The second day of SHRM’s Employment Law & Legislative Conference featured a morning talk by Sallie Krawcheck, a former high-profile Wall Street executive who’s now the chair of Ellevate, a New York-based mentoring network for women (formerly known as 85 Broads).

In describing her experiences as one of the few female leaders in an industry that continues to be dominated by white males, Krawcheck paid tribute to HR. “The first young man I had to fire threatened to kill me,” she said. “He said he would hunt me down in a dark alley. The second young man I had to fire insisted that I was doing so because I was actually in love with him. He suggested that I put him up in a love nest. So, I have a great deal of respect for what you in HR have to deal with.”

She also offered her own take on what led to the financial meltdown of 2008: “I don’t think it was greed so much as groupthink,” she said. “And what breaks groupthink? Diversity of thought.”

Krawcheck called on HR to “keep us honest, give us training on this, encourage us to have those courageous conversations where we say, ‘Dave, you interrupted Susie five times during her presentation, but you didn’t interrupt Bill once during his.’ ”

Companies today suffer from a surplus of mentoring opportunities for women but a deficit of sponsoring programs, she said, in which executives actively advocate for women in their careers. “Some companies are actually replacing their mentoring programs with sponsoring programs.”

Companies can demonstrate their commitment to diversity by making it a key developmental milestone, said Krawcheck. “Here’s a thought: Give responsibility for diversity to a high-potential white guy.”

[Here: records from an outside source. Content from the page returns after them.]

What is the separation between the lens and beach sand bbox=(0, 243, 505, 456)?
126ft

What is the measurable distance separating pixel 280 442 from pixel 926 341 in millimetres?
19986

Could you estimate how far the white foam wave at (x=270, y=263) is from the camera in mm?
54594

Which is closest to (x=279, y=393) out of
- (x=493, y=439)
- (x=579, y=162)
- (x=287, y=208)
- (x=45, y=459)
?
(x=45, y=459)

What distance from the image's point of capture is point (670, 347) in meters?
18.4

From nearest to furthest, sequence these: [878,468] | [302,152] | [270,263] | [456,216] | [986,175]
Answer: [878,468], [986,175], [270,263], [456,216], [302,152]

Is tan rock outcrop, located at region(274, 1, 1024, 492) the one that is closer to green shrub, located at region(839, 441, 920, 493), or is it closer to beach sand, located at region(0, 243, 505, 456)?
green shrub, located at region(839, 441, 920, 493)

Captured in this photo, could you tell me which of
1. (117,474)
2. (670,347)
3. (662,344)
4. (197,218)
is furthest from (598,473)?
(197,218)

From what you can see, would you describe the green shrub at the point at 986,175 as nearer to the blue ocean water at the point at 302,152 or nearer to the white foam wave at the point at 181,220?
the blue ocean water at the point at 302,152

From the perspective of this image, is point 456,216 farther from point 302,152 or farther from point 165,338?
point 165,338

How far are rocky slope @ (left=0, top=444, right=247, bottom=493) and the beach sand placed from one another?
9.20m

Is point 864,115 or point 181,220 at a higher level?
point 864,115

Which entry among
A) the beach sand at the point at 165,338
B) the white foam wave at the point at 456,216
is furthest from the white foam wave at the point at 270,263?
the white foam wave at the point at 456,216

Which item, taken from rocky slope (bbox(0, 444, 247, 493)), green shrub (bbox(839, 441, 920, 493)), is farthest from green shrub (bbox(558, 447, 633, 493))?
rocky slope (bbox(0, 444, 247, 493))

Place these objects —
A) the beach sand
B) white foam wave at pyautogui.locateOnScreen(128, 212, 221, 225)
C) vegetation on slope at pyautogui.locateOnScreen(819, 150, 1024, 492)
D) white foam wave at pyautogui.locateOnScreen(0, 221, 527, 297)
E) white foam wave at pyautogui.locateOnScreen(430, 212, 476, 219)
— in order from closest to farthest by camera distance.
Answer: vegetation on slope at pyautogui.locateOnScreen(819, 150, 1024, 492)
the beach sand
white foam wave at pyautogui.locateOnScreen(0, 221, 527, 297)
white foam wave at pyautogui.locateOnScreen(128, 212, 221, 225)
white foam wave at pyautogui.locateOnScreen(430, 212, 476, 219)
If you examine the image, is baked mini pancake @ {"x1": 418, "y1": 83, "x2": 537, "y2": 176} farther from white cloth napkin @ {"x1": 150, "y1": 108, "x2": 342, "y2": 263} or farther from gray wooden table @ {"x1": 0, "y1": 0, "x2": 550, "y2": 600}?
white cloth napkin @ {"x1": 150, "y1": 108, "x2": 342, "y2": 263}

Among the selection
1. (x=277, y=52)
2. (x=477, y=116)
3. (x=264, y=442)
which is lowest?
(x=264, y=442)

Later on that day, a breakout session featured two board members from the National Labor Relations Board, who sought to explain the Board’s reasoning on controversial matters such as so-called “ambush elections” rule regarding union-certification elections.

“I’m told the best part of the new rule starts on page 500, where [Harry] Johnson and I write our dissent,” said Philip Miscimarra, who is — along with Johnson — one of the two Republican appointees to the five-member Board.

He and Johnson disagreed with the new elections rule on a number of different issues, particularly its dramatic compression of the time allowed between when a union files a certification petition and the election. “The [National Labor Relations Act] is silent with respect to timing,” said Miscimarra. “How fast is too fast, or how slow is too slow — it is silent on those issues.” He noted that both houses of Congress have passed a “resolution of disapproval” of the new rule — a resolution that could potentially nullify the rule should a Republican win the next presidential election and sign the resolution into law.

One of the most contentious issues the Board continues to wrestle with, said Miscimarra, is the extent to which companies have the right to restrict concerted activities by employees that could be considered as “disrespectful, discourteous or insubordinate.”

“Employers have been surprised to learn that rules they have in place for a good reason — rules that require employees to show courtesy and respect — are unlawful under our statute,” he said.  “I do hope the Board can do a better job of devising a standard in this area that people will find helpful.”